Product portfolio

Things I've built & shipped

A selection of products from my time on Capital One's AI/ML platform team and the data science group at Alio, from exploratory research and zero-to-one features to scaled infrastructure serving 100M+ customers.

Tap 2 Verify
Consumer·Web Identity Verification KYC

Tap 2 Verify

Led identity verification for Capital One's Online Account Opening flow, replacing the multi-day Government ID process with a real-time tap-to-verify experience. Applicants confirm their identity via a link on their phones, eliminating friction for the 85k+ applicants per year previously routed to manual review and driving incremental account bookings at scale.

3k new accounts booked / month
7k fewer manual reviews / month
$2.4M realized NPV in 2022
Platform ML Infrastructure Internal tool

Versioning

Data scientists were previously tacking version suffixes onto feature names, flooding the platform with near duplicates and making reuse risky. Introduced first standardized versioning policy for data products, with automated change classification, tiered review flows, and a full audit trail to augment data product lifecycle governance.

+12 increased NPS score
+25% feature reuse rate
0 to 1 platform versioning standard
Platform Data Governance Internal tool

Lineage

Built Feature Lineage to document the full lifecycle of data from origination through to model use, tracking both dataset-level flow and element-level field transformations across pipelines. Gave data scientists instant visibility into where features came from and how they were computed, enabling faster knowledge transfer, safer feature reuse, and audit-ready documentation for compliance requests.

Element-level transformation tracking
less than 24hrs audit response time
0 to 1 enterprise lineage standard
Platform User Personalization Event-driven

Personalization Tiles

Created event-based triggers for feature compute to power Capital One's Feed recommender model, powering personalized tile ranking for millions of customers.

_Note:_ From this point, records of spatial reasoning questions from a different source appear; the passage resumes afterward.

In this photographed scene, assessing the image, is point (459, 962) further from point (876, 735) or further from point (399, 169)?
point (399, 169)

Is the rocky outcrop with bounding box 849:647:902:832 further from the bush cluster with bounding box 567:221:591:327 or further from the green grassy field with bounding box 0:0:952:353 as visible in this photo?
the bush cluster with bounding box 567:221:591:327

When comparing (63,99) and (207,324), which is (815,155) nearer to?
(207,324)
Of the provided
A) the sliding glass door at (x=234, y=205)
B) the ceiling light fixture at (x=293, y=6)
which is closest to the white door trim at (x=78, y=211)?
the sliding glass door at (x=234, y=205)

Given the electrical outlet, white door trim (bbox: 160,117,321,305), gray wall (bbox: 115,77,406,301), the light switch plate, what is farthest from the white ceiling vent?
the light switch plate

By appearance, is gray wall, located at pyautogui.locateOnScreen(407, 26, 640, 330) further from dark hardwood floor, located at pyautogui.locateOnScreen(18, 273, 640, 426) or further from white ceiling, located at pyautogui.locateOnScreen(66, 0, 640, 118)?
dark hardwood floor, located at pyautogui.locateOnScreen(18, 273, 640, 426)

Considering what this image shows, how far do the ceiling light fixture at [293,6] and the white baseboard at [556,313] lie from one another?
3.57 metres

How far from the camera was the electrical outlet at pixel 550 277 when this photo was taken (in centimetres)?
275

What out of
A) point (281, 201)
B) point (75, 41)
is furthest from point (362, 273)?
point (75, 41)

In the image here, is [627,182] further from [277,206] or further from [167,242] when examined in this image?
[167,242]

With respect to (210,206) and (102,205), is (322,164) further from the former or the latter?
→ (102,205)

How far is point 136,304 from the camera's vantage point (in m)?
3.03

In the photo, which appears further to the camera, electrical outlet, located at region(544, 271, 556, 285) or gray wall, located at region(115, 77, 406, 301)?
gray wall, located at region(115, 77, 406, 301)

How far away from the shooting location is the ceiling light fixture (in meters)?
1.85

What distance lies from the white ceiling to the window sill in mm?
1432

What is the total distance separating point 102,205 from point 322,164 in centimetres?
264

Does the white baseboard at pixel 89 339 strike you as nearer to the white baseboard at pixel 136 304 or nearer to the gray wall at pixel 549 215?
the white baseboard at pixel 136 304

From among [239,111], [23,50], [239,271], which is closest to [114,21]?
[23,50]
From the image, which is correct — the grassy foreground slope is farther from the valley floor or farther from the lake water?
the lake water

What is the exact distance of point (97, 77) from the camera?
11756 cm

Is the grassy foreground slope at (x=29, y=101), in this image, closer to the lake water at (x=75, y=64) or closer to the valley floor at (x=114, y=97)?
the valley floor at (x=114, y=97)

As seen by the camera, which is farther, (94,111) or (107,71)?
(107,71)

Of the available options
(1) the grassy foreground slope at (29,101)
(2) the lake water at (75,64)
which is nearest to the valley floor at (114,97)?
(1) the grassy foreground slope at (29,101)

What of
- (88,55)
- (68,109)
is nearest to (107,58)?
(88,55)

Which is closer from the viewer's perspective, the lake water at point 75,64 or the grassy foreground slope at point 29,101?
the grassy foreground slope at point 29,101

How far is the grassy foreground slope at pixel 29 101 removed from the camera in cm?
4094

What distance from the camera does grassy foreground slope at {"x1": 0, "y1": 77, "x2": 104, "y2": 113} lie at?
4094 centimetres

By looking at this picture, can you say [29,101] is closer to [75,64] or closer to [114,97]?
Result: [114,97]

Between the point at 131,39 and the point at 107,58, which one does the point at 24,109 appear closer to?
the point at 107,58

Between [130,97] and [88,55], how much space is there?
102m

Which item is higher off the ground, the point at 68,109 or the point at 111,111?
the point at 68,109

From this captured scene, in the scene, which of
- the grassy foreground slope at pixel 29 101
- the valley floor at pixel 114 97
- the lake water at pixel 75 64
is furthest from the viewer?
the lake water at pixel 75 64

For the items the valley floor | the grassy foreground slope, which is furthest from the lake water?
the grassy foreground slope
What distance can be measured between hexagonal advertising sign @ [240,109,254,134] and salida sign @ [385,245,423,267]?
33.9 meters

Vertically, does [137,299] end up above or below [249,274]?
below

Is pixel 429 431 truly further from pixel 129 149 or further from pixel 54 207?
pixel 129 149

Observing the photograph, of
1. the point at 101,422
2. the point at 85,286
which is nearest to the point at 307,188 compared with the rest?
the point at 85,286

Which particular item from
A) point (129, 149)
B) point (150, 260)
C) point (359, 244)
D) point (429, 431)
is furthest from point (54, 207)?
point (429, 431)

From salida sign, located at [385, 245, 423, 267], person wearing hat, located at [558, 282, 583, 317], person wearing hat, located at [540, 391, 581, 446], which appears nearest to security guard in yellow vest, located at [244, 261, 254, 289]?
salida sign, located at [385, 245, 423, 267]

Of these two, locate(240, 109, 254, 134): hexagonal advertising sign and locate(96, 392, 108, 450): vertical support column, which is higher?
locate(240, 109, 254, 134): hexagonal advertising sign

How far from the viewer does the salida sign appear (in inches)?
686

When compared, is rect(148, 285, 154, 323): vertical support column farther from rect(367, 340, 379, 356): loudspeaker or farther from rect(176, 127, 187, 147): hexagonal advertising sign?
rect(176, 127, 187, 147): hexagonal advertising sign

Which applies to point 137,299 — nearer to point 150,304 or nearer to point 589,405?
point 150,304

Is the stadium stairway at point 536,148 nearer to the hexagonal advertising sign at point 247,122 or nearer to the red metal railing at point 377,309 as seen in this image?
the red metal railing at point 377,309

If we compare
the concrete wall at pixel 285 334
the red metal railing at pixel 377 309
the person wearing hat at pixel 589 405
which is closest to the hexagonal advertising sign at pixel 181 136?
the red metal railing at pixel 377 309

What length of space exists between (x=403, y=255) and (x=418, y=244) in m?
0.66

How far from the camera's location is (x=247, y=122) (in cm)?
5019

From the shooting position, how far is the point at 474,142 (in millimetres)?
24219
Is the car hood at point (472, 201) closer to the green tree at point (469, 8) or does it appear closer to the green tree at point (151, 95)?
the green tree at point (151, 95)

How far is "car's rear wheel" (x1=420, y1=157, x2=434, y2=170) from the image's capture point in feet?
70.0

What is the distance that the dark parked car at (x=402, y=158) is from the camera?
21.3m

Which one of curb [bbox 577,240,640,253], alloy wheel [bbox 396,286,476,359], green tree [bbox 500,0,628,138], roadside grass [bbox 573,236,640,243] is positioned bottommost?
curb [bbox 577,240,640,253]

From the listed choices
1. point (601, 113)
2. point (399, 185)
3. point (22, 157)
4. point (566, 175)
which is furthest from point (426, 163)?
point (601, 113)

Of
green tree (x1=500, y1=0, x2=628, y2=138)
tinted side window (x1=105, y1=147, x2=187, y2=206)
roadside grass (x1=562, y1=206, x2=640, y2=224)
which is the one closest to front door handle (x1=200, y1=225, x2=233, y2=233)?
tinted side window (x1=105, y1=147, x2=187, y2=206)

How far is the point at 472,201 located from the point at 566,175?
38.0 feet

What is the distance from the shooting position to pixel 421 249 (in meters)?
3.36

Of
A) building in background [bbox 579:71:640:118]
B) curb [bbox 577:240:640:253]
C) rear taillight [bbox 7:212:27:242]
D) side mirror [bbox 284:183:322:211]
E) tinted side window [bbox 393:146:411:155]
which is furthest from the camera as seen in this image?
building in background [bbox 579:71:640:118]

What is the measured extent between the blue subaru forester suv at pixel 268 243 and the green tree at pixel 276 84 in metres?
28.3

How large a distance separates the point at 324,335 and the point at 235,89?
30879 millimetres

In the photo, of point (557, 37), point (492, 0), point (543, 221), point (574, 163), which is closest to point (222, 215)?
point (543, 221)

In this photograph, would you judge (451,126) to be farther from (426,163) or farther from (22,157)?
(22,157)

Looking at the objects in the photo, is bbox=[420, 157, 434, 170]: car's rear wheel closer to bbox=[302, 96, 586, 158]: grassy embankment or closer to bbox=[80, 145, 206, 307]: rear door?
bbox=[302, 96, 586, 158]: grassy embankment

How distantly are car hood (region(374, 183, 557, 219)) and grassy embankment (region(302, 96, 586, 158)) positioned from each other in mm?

Enabled personalization features capturing customer engagement signals (accept, like, dislike, dismiss, postpone), and interaction counts, allowing the model to surface the right offers and actions to each customer at the right moment.

Real-time feature serving
6 signals engagement types tracked
100M+ customers served
Alio logo
Data Science Machine Learning Healthcare

Hematocrit Prediction Model

Built a machine learning model to predict blood hematocrit non-invasively from raw PPG sensor data at Alio. The company's wearable SmartPatch uses infrared light to continuously monitor dialysis patients at home. Replaced a heuristic ratio-of-ratios baseline with a random forest regressor trained on AC and DC amplitude features across IR channels — reducing prediction error by 80% and establishing a full pipeline from MongoDB sensor reads through AWS SageMaker.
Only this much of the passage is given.